Fast forward through recalculations and two practice covers and I was finally ready to proceed with my final fabric choices. I used interfacing on all my quilting cottons to give them a bit more heft, and at the last minute I decided to also supplement the outer layer of the cover with fusible fleece to better protect my Kindle.

I’m happy with how the final product turned out. Although there are slight changes I would make if I were to make this again, it holds my Kindle snugly and provides sufficient protection.

One other project that I tried from Everyday Handmade is the Petunia Hedgehog Pincushion. Petunia is part of a three-piece sewing set, along with a stump-shaped needle book and notions pouch.
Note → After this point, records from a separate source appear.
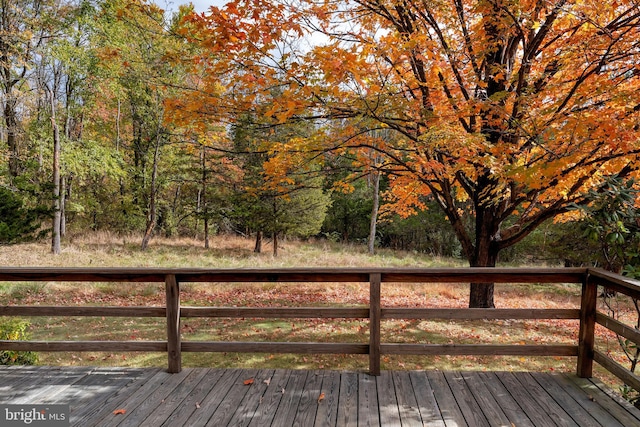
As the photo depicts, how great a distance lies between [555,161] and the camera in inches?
153

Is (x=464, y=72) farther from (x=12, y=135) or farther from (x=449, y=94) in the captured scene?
(x=12, y=135)

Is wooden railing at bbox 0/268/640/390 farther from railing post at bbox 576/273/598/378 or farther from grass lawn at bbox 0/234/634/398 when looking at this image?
grass lawn at bbox 0/234/634/398

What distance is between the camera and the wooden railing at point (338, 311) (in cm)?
304

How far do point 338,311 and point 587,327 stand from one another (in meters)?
2.11

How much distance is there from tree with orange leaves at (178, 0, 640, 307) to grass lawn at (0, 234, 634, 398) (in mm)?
2451

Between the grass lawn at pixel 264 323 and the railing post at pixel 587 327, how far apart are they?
2.03 meters

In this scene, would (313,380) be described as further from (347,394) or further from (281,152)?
(281,152)

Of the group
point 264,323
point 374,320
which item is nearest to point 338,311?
point 374,320

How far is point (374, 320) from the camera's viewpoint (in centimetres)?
310

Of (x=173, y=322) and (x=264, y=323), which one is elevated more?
(x=173, y=322)

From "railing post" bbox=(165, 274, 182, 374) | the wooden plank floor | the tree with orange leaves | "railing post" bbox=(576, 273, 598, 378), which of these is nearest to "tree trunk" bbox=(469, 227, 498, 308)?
the tree with orange leaves

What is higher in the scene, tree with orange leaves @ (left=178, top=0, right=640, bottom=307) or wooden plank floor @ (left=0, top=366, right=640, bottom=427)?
tree with orange leaves @ (left=178, top=0, right=640, bottom=307)

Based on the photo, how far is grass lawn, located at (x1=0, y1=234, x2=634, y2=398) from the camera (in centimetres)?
523

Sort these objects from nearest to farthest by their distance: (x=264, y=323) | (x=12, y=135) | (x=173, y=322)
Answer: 1. (x=173, y=322)
2. (x=264, y=323)
3. (x=12, y=135)
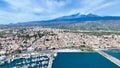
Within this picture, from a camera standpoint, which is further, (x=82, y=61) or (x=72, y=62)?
(x=82, y=61)

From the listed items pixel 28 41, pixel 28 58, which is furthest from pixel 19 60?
pixel 28 41

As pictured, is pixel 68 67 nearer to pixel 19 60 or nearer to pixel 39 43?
pixel 19 60

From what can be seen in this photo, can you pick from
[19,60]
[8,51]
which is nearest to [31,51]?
[8,51]

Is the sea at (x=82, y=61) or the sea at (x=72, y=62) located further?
the sea at (x=82, y=61)

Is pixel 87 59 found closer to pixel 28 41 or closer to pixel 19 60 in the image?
pixel 19 60

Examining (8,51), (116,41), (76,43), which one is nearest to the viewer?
(8,51)

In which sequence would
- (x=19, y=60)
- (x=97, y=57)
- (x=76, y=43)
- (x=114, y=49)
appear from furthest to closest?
(x=76, y=43)
(x=114, y=49)
(x=97, y=57)
(x=19, y=60)

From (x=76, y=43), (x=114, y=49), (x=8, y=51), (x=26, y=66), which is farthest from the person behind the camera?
(x=76, y=43)

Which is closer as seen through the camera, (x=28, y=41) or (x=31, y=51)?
(x=31, y=51)

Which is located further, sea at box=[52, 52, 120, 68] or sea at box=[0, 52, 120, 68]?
sea at box=[52, 52, 120, 68]
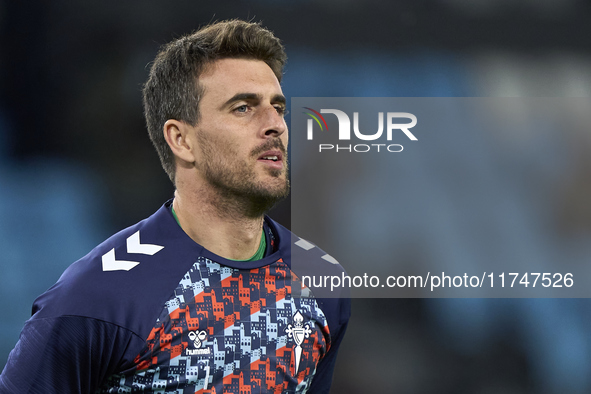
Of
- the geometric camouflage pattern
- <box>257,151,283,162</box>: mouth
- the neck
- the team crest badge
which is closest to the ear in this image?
the neck

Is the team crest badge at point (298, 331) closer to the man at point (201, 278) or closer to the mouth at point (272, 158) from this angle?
the man at point (201, 278)

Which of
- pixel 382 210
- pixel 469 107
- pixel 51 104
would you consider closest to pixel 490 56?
pixel 469 107

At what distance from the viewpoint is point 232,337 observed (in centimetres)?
162

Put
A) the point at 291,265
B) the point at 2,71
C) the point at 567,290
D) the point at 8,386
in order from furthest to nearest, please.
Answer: the point at 567,290 → the point at 2,71 → the point at 291,265 → the point at 8,386

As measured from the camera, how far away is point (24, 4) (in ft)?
9.21

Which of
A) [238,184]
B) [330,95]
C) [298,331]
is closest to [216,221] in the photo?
[238,184]

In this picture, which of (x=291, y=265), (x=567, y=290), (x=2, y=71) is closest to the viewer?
(x=291, y=265)

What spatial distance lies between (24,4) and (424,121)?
2.11m

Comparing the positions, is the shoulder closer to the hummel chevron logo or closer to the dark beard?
the hummel chevron logo

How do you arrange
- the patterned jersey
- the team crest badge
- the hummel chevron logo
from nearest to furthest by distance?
the patterned jersey → the hummel chevron logo → the team crest badge

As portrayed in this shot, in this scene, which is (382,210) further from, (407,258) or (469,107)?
(469,107)

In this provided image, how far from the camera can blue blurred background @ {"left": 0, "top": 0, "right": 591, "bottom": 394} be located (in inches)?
110

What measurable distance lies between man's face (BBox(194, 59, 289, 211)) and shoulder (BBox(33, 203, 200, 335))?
0.22 meters

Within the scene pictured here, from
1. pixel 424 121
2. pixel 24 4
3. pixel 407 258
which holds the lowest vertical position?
pixel 407 258
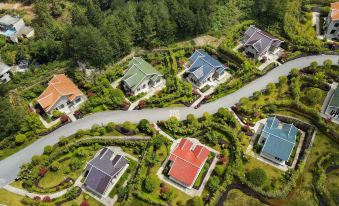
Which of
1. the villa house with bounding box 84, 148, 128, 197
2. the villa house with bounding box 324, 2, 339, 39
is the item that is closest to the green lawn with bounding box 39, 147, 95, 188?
the villa house with bounding box 84, 148, 128, 197

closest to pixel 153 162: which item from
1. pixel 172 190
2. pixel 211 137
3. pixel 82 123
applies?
pixel 172 190

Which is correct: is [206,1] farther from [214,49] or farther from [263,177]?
[263,177]

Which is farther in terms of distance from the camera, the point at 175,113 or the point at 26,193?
the point at 175,113

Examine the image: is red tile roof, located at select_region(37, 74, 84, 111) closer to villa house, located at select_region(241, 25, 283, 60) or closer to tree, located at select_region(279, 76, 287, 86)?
villa house, located at select_region(241, 25, 283, 60)

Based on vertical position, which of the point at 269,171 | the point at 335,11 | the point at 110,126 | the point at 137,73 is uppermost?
the point at 335,11

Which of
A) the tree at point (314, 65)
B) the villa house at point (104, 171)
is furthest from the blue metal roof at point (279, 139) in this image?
the villa house at point (104, 171)

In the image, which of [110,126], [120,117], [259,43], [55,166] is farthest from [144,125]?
[259,43]

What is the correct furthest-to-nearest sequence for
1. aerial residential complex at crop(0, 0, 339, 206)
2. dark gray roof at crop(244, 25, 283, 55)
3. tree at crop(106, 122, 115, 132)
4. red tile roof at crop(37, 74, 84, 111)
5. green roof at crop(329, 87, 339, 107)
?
dark gray roof at crop(244, 25, 283, 55)
red tile roof at crop(37, 74, 84, 111)
green roof at crop(329, 87, 339, 107)
tree at crop(106, 122, 115, 132)
aerial residential complex at crop(0, 0, 339, 206)

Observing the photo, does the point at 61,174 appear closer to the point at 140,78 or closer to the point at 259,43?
the point at 140,78
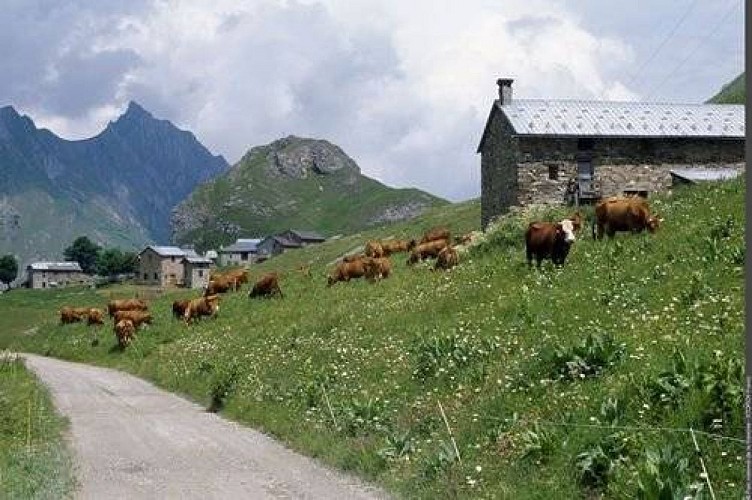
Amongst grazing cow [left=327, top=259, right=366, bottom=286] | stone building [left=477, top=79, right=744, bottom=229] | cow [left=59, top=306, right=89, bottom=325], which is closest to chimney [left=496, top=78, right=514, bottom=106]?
stone building [left=477, top=79, right=744, bottom=229]

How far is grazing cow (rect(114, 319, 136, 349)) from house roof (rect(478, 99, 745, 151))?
82.1 ft

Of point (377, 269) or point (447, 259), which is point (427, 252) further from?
point (447, 259)

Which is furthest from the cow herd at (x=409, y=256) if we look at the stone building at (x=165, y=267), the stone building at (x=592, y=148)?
the stone building at (x=165, y=267)

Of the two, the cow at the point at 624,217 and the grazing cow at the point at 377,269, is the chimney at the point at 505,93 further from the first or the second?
the cow at the point at 624,217

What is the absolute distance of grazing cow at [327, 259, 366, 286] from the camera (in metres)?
45.0

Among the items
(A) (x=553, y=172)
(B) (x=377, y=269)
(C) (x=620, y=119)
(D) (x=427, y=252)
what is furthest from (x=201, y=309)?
(C) (x=620, y=119)

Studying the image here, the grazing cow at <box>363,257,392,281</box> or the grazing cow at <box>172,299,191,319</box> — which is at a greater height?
the grazing cow at <box>363,257,392,281</box>

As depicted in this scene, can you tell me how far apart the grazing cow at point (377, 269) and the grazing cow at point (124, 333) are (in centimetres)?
1435

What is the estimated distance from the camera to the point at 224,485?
1648 centimetres

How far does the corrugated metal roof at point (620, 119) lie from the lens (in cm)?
5938

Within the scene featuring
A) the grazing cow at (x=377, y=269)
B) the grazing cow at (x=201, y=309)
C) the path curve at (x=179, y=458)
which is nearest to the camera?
the path curve at (x=179, y=458)

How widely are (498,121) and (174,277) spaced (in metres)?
144

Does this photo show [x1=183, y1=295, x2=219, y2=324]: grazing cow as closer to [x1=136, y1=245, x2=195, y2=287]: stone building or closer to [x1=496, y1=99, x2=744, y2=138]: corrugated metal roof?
[x1=496, y1=99, x2=744, y2=138]: corrugated metal roof

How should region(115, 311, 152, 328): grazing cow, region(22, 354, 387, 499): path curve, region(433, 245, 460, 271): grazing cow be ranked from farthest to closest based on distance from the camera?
region(115, 311, 152, 328): grazing cow → region(433, 245, 460, 271): grazing cow → region(22, 354, 387, 499): path curve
To satisfy a Woodlands theme for an ornament challenge that’s happening on my blog, I turned Petunia into a soft ornament by simple eliminating the base and sewing both sides of the body together all the way around.

April ornament: Hedgehog

Templates are included for the tree stump parts as well as all Petunia’s parts, and I found it very easy to trace them using freezer paper and then transfer and cut the shapes out of craft felt. At the back of the book Barden and Smitke include simple instructions for techniques used in the projects, including the French knots and blanket stitch on Petunia. Even when you know how to execute simple embroidery like this, if your memory is anything like mine you know it’s helpful to have a refresher on hand.

I’m pleased with the range of projects in Everyday Handmade, and I like the look and feel of Barden’s and Smitke’s designs. Whether you’re making a little something for yourself or sewing up a personalized gift for a friend, you’ll find something to try in this book.


Giveaway!

Martingale & Co. is giving one lucky Craft Buds reader the chance to win a $30 gift certificate to their shop, good for books, e-books or patterns. Enter to win by:

  1. Leave a comment on this post. You can tell us if you use an e-reader or if you prefer paper books. (one entry)
  2. Subscribe to Martingale’s Stitch This! newsletter (for free patterns, sale offers, tips and tricks) and leave a second comment telling us you did! (one entry)

This giveaway is open worldwide and we’ll choose one lucky winner via Random.org on Wednesday, May 2, 2012.

Out of 158 comments, the winner is #6 Jeanne, who said:

“I do have a Kindle and I love it for casual reading but it isn’t color so I like my quilt and craft books in pulp. I do love that Kindle cover and the tote with all the covered buttons.  If I win, I know what will be first to make! Thanks for the chance.”